MySQL's JOIN USING syntax

Orignally posted 2008-05-14 on my old Joomla site.

Just thought I might share a neat little join syntax that I came across recently.

Say you have two tables: orders and users
What I've seen a lot of people write a SELECT statement like this:

SELECT *
FROM order, users
WHERE order.user_id = users.user_id
AND user_id = 1;

Well, that's all fine and dandy, but I like to keep my where statements clean and only be related to actual select criteria. So lets use an explicit join:

SELECT *
FROM users
JOIN orders ON (orders.user_id = users.user_id)
WHERE users.user_id = 1;

It's a little cleaner and easier to read (IMO), but we still have a problem. In the result set, we end up with duplicate columns for the user_id. This means that we need to explicitly state which user_id column to operate on in the WHERE clause. On top of that, since database rows are often returned to a programming environment in the form of a hash/array, duplicate column names overwrite each other. For quite a while now, I've wished there was a "SELECT * EXCEPT column" syntax, but since we don't, we have to explicitly state all the columns we want to include. That's no fun.
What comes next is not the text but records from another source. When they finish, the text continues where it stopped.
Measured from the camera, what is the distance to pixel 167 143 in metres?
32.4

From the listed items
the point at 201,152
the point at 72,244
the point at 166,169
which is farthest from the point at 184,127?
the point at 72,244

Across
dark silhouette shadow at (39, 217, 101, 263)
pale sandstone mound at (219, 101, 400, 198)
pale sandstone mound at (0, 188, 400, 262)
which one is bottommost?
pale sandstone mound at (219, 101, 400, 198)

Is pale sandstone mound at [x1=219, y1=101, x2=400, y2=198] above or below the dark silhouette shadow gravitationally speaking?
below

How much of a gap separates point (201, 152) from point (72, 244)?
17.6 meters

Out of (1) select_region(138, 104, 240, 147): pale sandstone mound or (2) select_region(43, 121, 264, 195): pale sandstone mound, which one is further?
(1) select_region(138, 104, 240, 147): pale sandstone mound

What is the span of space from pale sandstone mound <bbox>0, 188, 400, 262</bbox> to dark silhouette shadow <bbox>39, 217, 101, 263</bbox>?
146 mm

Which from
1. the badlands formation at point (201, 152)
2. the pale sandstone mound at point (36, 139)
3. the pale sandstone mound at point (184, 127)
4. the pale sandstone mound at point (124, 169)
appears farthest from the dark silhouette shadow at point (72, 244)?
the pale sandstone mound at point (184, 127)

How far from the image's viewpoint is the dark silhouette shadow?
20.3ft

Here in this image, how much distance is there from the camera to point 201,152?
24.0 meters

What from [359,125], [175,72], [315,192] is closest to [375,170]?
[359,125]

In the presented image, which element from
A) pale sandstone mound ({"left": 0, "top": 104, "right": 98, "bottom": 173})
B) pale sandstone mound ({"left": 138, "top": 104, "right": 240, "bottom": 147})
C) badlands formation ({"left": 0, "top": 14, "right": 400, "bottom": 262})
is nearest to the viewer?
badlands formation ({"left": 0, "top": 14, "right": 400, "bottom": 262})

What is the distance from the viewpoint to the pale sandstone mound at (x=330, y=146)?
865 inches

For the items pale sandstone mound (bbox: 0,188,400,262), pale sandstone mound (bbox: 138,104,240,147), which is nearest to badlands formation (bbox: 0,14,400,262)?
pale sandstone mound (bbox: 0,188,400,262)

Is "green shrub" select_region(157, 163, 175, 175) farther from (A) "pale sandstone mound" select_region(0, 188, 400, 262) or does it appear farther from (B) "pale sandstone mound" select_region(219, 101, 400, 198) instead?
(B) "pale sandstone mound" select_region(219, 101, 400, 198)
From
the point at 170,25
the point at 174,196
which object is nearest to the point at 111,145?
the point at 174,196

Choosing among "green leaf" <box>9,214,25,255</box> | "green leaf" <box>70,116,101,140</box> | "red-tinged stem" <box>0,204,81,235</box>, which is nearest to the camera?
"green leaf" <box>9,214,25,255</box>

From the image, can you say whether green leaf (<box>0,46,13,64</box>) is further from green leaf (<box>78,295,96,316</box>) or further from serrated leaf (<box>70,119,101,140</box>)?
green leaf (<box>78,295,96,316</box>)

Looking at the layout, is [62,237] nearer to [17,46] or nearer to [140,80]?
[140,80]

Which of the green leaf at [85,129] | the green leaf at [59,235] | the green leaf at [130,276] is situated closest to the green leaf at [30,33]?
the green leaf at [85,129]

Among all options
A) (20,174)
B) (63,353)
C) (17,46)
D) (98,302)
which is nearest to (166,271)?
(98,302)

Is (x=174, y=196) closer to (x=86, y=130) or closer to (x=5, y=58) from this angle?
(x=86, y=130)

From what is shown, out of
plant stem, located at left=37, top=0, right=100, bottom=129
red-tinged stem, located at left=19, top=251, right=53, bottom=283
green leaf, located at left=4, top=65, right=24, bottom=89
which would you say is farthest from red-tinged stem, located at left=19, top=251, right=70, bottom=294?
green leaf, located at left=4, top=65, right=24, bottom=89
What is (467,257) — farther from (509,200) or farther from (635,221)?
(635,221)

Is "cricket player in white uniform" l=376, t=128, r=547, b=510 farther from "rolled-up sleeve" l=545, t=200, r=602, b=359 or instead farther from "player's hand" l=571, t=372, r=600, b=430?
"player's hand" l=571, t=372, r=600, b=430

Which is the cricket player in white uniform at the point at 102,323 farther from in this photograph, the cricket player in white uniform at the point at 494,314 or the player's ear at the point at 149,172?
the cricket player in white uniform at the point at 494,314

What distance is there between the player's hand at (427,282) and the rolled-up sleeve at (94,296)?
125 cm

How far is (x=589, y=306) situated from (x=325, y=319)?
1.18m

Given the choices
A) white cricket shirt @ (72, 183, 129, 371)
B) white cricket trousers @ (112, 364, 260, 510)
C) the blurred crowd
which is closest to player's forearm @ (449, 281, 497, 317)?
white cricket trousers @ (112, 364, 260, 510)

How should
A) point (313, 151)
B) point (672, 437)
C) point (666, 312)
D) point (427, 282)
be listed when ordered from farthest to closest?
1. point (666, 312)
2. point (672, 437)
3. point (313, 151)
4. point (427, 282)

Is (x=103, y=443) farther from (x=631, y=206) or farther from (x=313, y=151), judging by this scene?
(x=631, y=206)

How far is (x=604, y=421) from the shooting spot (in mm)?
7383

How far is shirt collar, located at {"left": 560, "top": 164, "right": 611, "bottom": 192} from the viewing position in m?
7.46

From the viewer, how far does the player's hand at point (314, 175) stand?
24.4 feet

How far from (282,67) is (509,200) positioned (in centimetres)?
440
Well, there's a nice little join syntax that PostgreSQL and MySQL has implemented:

SELECT *
FROM users
JOIN orders USING (user_id)
WHERE user_id = 1;

Woot! Nice, clean, readable SQL. No duplicate columns, and the where clause doesn't have to explicitly state which user_id column to use, as the USING statement merges the columns together. It's kind of like an explicitly stated NATURAL JOIN.

Obviously this doesn't work for all queries, but it's a handy shortcut for small queries joining a couple of tables, and especially with lookup tables.

NOTE: This only works with MySQL, so if you want your queries to be cross-db compatible, you'll want to avoid this syntax.